### Provided text

>> begin

Wednesday, January 23, 2008

The Future of Learning in a Networked World, and the Reality

The session reported in the previous post was really great. Shortly afterwards I reported to Webheads something like this (http://groups.yahoo.com/group/evonline2002_webheads/message/17653):

I said, in so many words: Starting on a good note, we had an excellent session in Ustream. It was set up and running by Kim Cofino who is to be Jen Wagner's guest on Women of Web 2.0 this week. She'll be worth listening to. She has twittered me recordings of the session here:

http://www.ustream.tv/recorded/TKRcHIoaxJPcdL2rwLIJW5.VBYK3cgTY (view in popup
if any problem), and http://www.flickr.com/photos/superkimbo/sets/72157603729759649/

Doug Symington was kind enough, not to mention being on the ball enough, to webcast the event, and we're hoping to enlist him for a similar favor on Jan 18.

Now, for the downside, you never know what you'll encounter when you go on these gigs at schools in strange places, in this case in a foreign country. We were asked to prepare presentations, or at least to be ready to address the issue of reading in the context of the school we were visiting, and we thought we were promised wireless. That didn't seem to have been registered beforehand, but no problem, we were walked up to the IP dept where someone dutifully typed in our fixed IP addresses. We returned downstairs and prepared to set up our session. I had the usual ambitious mix of online venues planned and was trying to reach Skype, when someone noticed my browser swimming and said, Skype? You won't be able to skype here, that's locked down. Meanwhile edtechtalk.com chat room was not getting anywhere, Java chat apparently locked down too.

I tried Elluminate. There are three proxies to configure, your browser, Elluminate itself, and java. I hit all three in succession. My computer is slow, so this took some time. Over the course of an hour of trying different browsers, and rebooting the computer, I realized that this kind of traffic was also blocked on the ports we were given to use. Meanwhile, the Ustream had started and our session had begun.

>> end

### Items
>> begin

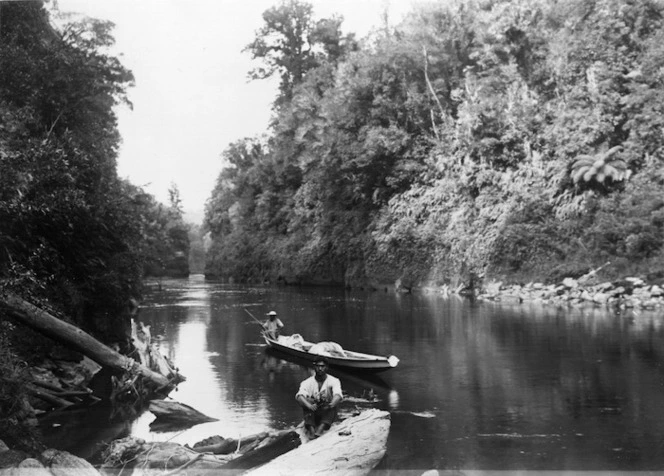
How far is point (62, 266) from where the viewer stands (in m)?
12.9

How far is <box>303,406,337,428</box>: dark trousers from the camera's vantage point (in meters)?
8.55

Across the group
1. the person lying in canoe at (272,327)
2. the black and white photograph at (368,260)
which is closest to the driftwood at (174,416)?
the black and white photograph at (368,260)

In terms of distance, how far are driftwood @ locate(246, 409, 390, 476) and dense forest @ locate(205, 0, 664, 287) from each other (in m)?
14.1

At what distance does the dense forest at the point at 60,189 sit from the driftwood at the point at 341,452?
125 inches

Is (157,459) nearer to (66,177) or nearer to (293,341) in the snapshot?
(66,177)

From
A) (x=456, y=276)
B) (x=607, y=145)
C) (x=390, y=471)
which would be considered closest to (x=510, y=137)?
(x=607, y=145)

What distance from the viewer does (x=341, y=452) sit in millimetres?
7273

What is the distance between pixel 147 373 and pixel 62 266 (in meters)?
2.70

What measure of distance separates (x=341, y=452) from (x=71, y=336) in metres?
5.63

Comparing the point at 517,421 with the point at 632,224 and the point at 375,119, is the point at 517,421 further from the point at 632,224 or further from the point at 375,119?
the point at 375,119

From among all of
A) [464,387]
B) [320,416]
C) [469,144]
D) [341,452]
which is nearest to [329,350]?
[464,387]

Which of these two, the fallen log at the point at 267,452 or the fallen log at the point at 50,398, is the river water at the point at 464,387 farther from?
the fallen log at the point at 267,452

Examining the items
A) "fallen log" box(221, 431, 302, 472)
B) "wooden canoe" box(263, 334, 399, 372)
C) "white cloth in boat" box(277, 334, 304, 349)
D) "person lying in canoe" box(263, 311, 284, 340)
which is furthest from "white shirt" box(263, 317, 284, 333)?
Result: "fallen log" box(221, 431, 302, 472)

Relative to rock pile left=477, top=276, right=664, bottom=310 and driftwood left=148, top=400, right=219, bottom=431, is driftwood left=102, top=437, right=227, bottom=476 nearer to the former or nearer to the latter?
driftwood left=148, top=400, right=219, bottom=431
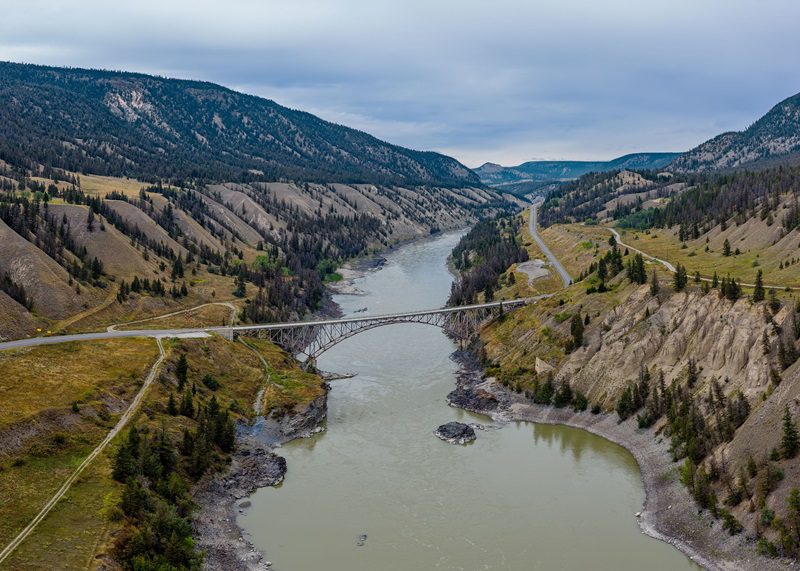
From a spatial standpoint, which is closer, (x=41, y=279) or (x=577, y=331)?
(x=577, y=331)

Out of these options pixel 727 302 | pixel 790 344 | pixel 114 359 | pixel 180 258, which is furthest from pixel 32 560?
pixel 180 258

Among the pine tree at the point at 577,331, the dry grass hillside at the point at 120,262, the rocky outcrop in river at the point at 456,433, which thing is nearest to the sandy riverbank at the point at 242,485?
the rocky outcrop in river at the point at 456,433

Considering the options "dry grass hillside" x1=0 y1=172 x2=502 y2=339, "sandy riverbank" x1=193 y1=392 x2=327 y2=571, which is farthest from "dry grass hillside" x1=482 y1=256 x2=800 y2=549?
"dry grass hillside" x1=0 y1=172 x2=502 y2=339

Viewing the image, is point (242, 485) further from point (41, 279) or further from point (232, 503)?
point (41, 279)

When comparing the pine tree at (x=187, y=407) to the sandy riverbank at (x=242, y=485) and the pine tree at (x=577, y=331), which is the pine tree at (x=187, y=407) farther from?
the pine tree at (x=577, y=331)

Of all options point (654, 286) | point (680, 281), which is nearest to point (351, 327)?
point (654, 286)

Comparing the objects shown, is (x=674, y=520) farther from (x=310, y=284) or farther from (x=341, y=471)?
(x=310, y=284)
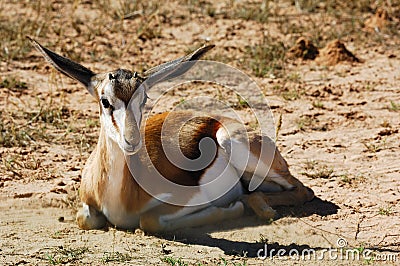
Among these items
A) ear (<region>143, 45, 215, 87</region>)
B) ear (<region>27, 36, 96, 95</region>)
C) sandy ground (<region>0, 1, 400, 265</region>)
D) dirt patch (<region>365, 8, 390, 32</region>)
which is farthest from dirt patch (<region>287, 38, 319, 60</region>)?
ear (<region>27, 36, 96, 95</region>)

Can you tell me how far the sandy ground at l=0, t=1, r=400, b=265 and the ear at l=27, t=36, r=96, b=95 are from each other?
1.18 m

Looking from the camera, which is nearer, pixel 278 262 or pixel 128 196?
pixel 278 262

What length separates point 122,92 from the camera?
555cm

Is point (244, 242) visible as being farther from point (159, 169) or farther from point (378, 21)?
point (378, 21)

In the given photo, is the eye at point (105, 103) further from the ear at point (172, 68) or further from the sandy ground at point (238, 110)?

>> end

### Request
Answer these questions from the blog post above:
(a) Who set up and ran the session in Ustream?
(b) Who webcast the event?
(c) Which three proxies had to be configured for Elluminate?

### Output of the task
(a) Kim Cofino
(b) Doug Symington
(c) The browser, Elluminate itself, and Java